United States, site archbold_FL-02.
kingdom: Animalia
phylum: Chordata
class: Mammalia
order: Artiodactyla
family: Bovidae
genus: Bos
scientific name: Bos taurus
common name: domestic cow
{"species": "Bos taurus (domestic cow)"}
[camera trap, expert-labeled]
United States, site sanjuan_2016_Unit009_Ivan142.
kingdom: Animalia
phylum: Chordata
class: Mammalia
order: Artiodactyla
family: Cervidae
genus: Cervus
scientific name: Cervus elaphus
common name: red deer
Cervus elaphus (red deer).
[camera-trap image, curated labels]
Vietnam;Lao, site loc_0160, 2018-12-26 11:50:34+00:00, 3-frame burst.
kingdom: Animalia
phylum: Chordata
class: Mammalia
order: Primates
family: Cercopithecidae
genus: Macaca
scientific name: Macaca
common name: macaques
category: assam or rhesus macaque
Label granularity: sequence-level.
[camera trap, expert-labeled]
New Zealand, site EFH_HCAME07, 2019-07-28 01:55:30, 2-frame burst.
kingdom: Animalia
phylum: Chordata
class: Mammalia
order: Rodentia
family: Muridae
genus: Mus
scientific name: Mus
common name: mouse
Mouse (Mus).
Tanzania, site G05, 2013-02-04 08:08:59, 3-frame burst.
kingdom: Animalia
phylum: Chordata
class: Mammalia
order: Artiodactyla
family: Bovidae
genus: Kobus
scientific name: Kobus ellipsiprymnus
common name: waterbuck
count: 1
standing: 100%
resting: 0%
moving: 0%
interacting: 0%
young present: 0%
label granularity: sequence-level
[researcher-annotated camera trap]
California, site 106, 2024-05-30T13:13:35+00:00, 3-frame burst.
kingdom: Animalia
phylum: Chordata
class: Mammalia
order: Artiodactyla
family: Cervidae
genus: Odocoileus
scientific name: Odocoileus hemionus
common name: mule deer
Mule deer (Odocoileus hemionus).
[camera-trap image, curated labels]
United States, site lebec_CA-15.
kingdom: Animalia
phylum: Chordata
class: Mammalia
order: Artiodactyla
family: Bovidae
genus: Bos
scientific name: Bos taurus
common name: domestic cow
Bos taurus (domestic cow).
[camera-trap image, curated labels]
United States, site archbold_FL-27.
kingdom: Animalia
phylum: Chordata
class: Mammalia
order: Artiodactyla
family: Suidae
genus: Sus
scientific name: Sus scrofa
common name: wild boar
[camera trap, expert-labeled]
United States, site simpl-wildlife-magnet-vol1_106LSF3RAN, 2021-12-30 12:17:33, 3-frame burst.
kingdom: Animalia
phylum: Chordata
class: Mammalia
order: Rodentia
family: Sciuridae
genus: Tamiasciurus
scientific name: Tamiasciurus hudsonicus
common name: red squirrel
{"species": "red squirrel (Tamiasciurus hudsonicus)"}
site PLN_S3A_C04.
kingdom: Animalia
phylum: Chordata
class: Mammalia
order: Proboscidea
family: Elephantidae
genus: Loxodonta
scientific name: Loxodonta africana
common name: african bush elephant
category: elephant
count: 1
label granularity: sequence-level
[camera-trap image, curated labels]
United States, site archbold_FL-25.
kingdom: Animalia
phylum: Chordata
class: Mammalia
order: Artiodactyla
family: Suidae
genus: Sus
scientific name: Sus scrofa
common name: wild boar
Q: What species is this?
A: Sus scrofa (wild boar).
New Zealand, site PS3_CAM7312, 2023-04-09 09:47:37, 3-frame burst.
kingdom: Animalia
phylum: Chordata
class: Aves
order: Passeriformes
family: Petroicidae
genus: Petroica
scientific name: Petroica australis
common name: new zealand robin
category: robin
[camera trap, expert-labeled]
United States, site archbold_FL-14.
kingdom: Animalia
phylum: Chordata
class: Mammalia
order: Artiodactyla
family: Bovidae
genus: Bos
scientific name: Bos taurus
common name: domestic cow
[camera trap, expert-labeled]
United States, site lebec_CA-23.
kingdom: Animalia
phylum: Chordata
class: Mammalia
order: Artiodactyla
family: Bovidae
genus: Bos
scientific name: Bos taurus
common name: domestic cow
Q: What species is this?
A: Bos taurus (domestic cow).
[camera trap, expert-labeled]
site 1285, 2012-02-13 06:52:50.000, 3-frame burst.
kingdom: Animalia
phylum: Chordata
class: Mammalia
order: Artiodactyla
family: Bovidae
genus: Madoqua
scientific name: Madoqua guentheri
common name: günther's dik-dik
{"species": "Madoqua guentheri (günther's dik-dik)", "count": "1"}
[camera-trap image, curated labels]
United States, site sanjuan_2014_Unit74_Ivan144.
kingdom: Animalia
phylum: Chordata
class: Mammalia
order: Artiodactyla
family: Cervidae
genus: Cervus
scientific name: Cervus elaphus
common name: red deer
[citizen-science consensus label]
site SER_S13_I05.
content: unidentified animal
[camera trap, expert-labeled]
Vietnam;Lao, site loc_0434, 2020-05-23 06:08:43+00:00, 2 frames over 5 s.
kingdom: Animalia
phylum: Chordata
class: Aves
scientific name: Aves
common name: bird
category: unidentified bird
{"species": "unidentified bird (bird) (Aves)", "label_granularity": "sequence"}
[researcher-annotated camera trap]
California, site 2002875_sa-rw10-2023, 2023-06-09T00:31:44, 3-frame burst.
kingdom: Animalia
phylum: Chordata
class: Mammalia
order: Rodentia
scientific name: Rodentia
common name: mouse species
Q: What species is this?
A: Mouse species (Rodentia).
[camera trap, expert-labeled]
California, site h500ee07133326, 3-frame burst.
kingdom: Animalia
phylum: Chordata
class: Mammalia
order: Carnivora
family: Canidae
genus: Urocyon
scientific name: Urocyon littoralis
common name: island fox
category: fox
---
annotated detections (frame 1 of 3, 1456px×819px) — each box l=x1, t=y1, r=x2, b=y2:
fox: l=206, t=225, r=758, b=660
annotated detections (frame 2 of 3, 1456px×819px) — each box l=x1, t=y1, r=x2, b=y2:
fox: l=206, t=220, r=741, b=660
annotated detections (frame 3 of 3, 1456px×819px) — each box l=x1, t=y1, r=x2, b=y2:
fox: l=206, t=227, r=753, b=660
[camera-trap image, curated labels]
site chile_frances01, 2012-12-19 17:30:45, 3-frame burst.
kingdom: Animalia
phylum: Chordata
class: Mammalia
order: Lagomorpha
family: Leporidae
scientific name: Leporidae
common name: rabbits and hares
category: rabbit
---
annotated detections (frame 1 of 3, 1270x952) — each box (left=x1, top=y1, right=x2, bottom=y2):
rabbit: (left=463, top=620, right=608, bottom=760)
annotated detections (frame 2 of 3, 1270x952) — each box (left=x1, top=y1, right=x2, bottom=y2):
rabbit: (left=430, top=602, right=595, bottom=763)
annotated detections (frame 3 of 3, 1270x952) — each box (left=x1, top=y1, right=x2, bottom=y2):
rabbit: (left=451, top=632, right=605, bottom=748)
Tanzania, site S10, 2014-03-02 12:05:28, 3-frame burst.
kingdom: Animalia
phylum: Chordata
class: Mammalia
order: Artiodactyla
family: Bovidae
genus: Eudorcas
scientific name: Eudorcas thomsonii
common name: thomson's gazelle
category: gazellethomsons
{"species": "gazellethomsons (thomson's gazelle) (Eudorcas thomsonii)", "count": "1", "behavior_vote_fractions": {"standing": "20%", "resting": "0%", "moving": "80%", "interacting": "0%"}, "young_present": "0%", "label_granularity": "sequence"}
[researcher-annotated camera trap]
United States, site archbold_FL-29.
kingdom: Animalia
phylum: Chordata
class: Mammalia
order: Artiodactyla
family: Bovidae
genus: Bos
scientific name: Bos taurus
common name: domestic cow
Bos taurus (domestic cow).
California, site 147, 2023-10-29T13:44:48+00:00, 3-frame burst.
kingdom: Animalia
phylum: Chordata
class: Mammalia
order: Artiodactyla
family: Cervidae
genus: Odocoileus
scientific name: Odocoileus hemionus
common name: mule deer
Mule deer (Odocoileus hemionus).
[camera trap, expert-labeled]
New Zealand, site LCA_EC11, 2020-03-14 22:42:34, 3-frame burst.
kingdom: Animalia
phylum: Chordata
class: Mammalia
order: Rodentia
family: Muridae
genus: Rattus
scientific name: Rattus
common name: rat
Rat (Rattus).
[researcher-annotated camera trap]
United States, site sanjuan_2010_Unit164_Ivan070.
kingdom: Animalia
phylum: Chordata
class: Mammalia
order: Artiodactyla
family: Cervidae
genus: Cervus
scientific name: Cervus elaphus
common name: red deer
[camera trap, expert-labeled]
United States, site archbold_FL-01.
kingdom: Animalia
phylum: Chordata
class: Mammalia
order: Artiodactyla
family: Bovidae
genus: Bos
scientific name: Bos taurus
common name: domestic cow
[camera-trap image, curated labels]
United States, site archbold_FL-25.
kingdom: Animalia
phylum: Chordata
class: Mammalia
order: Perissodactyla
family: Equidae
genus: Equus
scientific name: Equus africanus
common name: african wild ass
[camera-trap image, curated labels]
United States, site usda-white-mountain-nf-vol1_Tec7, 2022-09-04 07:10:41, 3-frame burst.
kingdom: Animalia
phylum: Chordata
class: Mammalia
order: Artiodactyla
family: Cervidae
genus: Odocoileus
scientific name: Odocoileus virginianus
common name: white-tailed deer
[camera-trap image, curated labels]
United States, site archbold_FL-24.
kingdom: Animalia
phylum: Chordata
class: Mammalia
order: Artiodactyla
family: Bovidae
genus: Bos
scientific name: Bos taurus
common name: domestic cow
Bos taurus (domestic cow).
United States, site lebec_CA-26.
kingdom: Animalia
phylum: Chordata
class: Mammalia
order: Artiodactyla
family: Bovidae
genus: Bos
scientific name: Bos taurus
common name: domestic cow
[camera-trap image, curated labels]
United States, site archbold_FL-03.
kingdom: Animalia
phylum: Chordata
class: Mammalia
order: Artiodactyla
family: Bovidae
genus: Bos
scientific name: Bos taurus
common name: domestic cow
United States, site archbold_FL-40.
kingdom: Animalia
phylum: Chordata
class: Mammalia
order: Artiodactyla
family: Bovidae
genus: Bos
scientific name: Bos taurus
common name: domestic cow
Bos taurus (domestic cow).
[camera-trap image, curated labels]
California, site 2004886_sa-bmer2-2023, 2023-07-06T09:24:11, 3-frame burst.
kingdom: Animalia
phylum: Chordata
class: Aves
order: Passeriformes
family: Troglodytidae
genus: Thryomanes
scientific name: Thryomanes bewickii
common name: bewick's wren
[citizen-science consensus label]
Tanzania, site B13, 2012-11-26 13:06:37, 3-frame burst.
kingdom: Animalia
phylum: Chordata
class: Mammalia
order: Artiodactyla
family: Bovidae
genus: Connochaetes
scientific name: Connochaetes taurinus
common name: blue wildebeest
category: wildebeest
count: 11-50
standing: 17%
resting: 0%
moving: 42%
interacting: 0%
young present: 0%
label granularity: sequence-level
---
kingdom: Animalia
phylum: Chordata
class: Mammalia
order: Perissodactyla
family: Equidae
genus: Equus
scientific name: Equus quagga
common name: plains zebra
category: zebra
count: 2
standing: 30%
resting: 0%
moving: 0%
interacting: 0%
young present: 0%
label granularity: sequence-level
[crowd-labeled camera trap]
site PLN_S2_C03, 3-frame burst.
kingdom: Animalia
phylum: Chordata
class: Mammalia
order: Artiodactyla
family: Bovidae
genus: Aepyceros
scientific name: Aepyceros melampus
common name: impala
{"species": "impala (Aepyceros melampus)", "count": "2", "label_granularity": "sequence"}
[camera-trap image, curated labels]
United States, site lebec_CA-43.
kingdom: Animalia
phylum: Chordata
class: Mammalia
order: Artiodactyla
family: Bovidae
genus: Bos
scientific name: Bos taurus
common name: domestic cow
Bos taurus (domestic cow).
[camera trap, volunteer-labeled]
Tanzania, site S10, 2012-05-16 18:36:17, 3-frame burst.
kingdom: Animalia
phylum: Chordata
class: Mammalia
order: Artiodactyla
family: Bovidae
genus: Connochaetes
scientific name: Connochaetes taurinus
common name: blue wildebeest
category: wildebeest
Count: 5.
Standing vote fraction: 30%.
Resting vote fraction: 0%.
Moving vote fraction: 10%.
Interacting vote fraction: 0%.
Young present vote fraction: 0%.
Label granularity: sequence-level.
──────────────────────────────
The answer must be every line of the data that holds the word "Madoqua".

genus: Madoqua
scientific name: Madoqua guentheri
{"species": "Madoqua guentheri (günther's dik-dik)", "count": "1"}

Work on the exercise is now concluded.